WAS ZU TUN IST:
Kopiere unverändert nur die Zeilen, beginnend mit der Zeile mit „From this list“ bis einschließlich der Zeile mit „Answer: woman (bbox: 45/41/175/200)“.

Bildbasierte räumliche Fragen
- - - - -
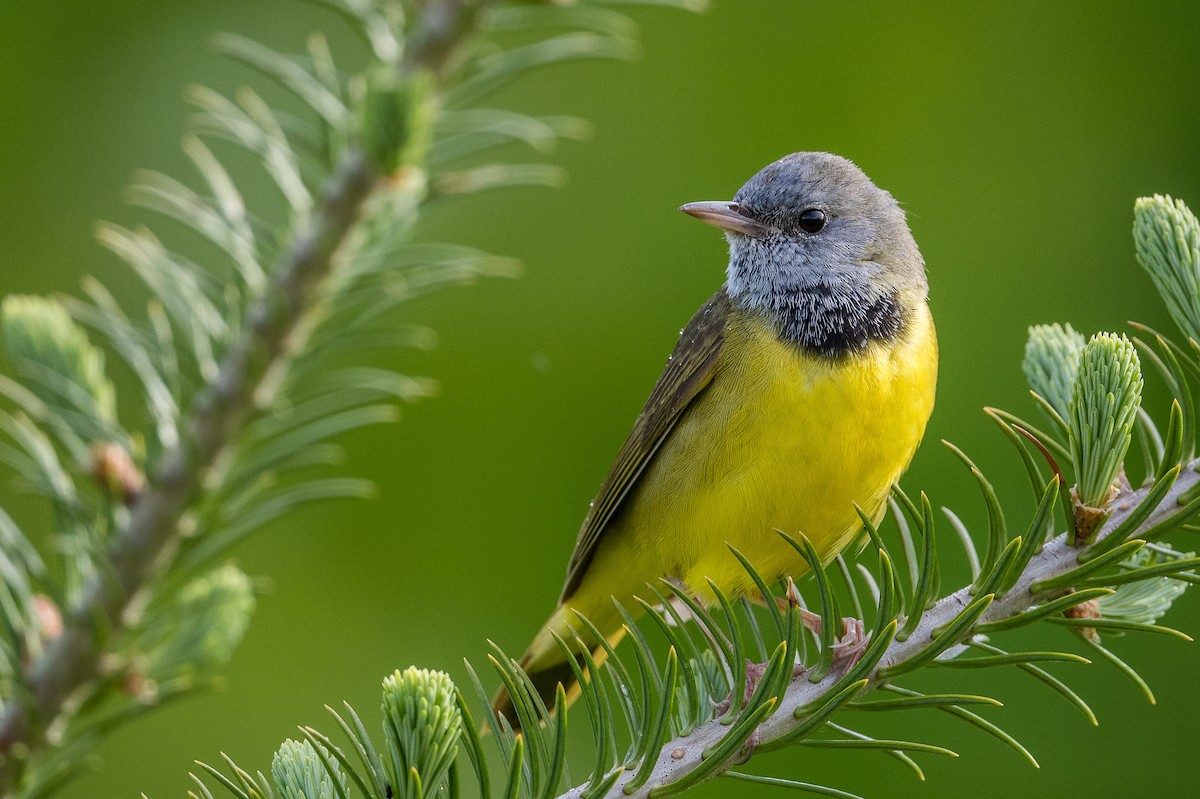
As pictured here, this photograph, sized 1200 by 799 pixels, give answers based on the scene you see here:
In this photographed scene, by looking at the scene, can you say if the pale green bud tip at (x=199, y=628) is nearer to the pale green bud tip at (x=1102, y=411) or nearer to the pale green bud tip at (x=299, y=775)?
the pale green bud tip at (x=299, y=775)

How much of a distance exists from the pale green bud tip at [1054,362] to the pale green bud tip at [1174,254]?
251mm

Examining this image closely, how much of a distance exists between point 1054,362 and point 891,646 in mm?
584

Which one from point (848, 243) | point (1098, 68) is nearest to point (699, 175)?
point (848, 243)

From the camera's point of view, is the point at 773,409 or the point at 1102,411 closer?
the point at 1102,411

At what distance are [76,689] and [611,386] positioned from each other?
107 inches

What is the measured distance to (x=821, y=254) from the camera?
363 cm

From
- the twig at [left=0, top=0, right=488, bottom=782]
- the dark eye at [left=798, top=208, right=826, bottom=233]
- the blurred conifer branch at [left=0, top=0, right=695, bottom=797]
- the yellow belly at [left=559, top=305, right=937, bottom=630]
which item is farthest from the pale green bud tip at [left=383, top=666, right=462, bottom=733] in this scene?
the dark eye at [left=798, top=208, right=826, bottom=233]

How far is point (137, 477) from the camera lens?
6.61 feet

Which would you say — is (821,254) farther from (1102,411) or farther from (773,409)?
(1102,411)

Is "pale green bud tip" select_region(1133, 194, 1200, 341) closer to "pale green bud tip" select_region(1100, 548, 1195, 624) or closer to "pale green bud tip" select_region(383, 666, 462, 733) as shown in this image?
"pale green bud tip" select_region(1100, 548, 1195, 624)

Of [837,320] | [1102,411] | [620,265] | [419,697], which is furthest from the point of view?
[620,265]

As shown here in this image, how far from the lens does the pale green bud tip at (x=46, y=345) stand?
198 centimetres

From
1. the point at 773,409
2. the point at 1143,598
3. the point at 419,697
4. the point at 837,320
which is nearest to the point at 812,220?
the point at 837,320

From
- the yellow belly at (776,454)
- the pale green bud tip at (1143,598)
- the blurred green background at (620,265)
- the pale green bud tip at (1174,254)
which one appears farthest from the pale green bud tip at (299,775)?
the blurred green background at (620,265)
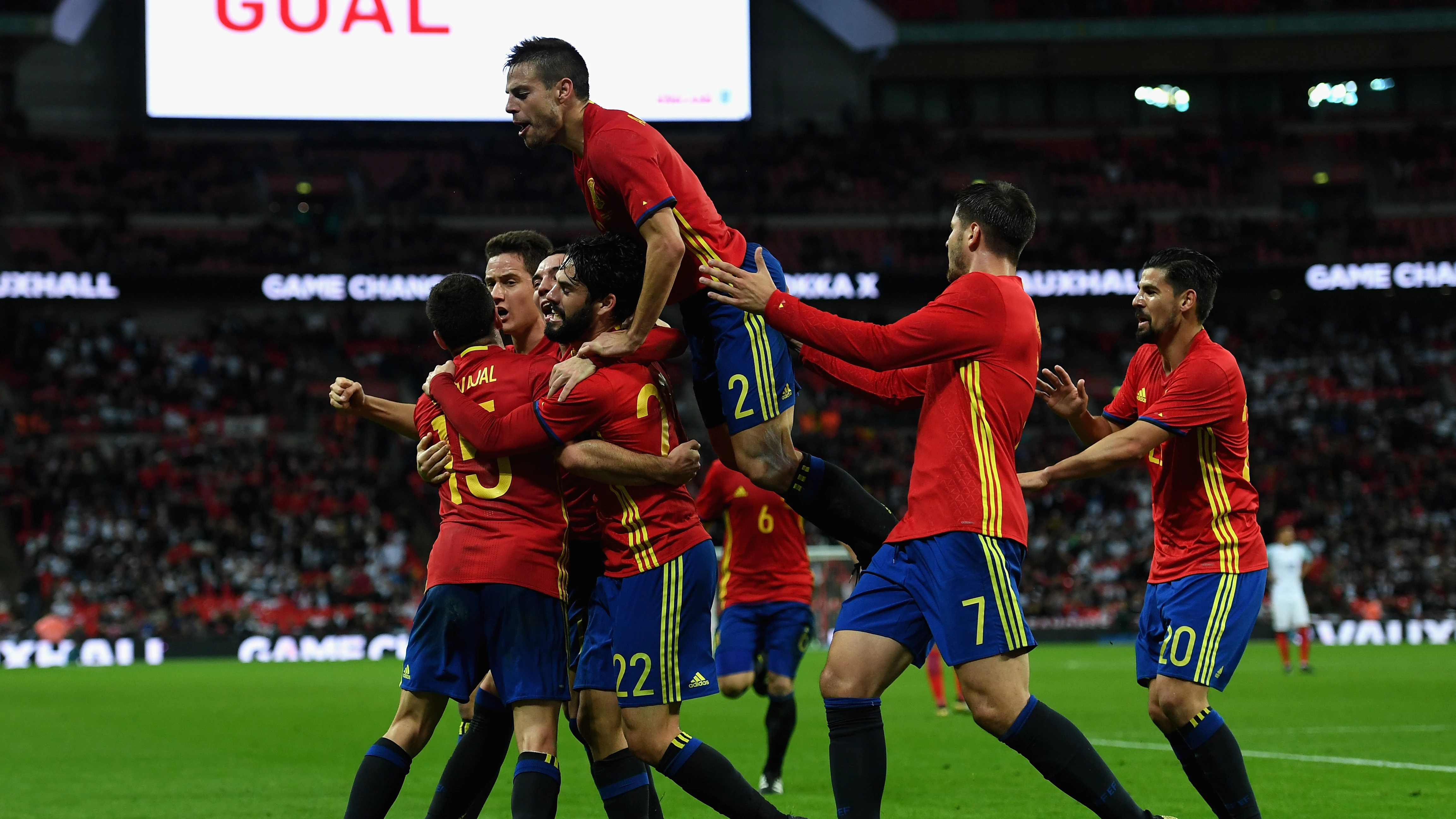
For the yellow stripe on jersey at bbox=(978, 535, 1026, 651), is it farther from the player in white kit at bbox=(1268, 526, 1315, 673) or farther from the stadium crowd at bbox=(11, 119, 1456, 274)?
the stadium crowd at bbox=(11, 119, 1456, 274)

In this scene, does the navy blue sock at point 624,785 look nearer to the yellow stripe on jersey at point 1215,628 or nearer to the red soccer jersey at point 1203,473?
the yellow stripe on jersey at point 1215,628

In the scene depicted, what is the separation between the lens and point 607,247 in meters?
6.19

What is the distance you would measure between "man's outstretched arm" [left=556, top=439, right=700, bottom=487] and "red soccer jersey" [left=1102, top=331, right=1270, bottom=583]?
2.19m

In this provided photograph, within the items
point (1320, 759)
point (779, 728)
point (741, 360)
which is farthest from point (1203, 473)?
point (1320, 759)

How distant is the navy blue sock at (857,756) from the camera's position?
5.67 m

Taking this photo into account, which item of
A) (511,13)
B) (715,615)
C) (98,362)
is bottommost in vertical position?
(715,615)

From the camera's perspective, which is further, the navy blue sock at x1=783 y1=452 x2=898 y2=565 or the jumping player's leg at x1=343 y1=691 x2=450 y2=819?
the navy blue sock at x1=783 y1=452 x2=898 y2=565

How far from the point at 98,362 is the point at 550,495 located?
33658 millimetres

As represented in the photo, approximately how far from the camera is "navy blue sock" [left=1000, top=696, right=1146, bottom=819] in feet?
18.1

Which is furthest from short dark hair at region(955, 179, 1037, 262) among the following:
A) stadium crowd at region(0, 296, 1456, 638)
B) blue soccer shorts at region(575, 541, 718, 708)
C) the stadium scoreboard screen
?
the stadium scoreboard screen

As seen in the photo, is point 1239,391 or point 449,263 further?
point 449,263

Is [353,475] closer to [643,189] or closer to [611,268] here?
[611,268]

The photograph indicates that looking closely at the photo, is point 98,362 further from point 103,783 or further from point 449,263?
point 103,783

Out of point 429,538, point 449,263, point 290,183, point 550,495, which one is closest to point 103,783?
point 550,495
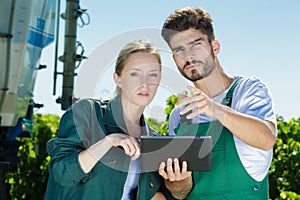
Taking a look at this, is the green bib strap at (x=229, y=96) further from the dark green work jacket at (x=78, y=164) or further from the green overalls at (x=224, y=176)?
the dark green work jacket at (x=78, y=164)

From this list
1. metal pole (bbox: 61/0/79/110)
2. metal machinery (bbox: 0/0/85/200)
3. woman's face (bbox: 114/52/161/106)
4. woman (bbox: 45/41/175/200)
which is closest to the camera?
Answer: woman (bbox: 45/41/175/200)

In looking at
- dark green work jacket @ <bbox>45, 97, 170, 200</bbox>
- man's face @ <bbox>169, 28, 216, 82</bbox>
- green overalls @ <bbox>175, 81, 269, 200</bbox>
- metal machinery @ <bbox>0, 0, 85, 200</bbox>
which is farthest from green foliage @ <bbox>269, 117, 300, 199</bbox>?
dark green work jacket @ <bbox>45, 97, 170, 200</bbox>

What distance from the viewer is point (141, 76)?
2.36 metres

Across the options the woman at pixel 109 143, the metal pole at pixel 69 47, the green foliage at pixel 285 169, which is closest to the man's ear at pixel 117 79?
the woman at pixel 109 143

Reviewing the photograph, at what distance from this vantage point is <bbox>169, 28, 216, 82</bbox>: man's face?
2.53 metres

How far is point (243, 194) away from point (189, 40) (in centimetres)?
74

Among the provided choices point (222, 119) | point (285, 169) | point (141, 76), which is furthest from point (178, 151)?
point (285, 169)

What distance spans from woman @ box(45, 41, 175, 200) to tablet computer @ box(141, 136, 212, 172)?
0.05 m

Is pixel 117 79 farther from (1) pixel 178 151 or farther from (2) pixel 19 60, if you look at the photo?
(2) pixel 19 60

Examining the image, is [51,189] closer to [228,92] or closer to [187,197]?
[187,197]

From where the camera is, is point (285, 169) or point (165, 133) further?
point (285, 169)

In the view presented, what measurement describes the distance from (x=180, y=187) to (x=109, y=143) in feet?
1.56

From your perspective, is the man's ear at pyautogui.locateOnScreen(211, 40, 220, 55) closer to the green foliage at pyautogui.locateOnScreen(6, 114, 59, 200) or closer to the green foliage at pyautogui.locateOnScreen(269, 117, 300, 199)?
the green foliage at pyautogui.locateOnScreen(269, 117, 300, 199)

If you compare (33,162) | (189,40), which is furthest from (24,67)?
(189,40)
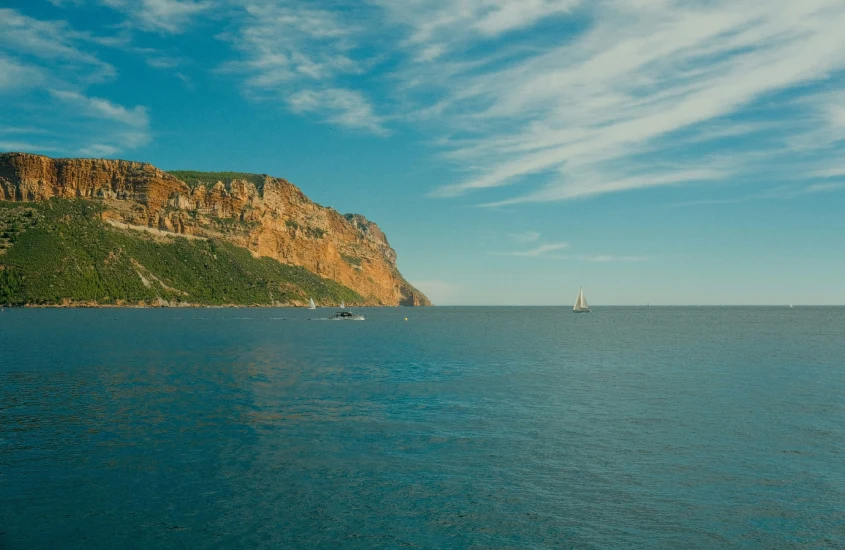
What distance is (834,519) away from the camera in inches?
763

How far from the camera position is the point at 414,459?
25719 mm

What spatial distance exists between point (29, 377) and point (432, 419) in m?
34.9

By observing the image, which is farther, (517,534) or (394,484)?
(394,484)

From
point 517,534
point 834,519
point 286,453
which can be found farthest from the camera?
point 286,453

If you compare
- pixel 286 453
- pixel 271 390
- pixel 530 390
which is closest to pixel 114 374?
pixel 271 390

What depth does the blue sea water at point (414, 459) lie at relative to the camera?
18281mm

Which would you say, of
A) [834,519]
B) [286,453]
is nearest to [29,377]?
[286,453]

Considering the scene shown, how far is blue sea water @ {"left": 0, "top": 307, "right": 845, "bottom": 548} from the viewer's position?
1828 cm

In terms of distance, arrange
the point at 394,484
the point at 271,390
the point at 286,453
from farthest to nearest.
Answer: the point at 271,390 < the point at 286,453 < the point at 394,484

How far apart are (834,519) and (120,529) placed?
22893 mm

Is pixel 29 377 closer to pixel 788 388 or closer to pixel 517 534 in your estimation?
pixel 517 534

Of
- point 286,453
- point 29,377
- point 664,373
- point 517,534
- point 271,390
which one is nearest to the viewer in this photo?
point 517,534

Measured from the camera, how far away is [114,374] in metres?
49.9

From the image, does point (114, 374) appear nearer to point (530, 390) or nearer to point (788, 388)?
point (530, 390)
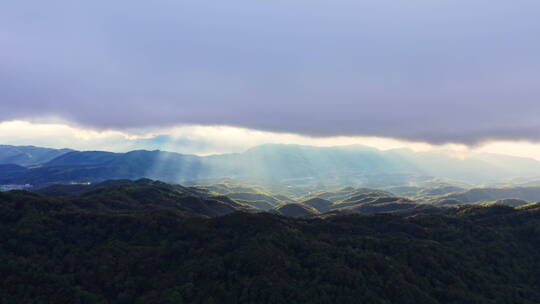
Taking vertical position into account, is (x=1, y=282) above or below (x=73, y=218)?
below

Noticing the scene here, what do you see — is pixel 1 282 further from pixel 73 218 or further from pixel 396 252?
- - - - -
ANTWORT ZUR AUFGABE:
From this list
1. metal pole (bbox: 61/0/79/110)
2. metal machinery (bbox: 0/0/85/200)
3. woman's face (bbox: 114/52/161/106)
4. woman (bbox: 45/41/175/200)
which is closest to the camera?
Answer: woman (bbox: 45/41/175/200)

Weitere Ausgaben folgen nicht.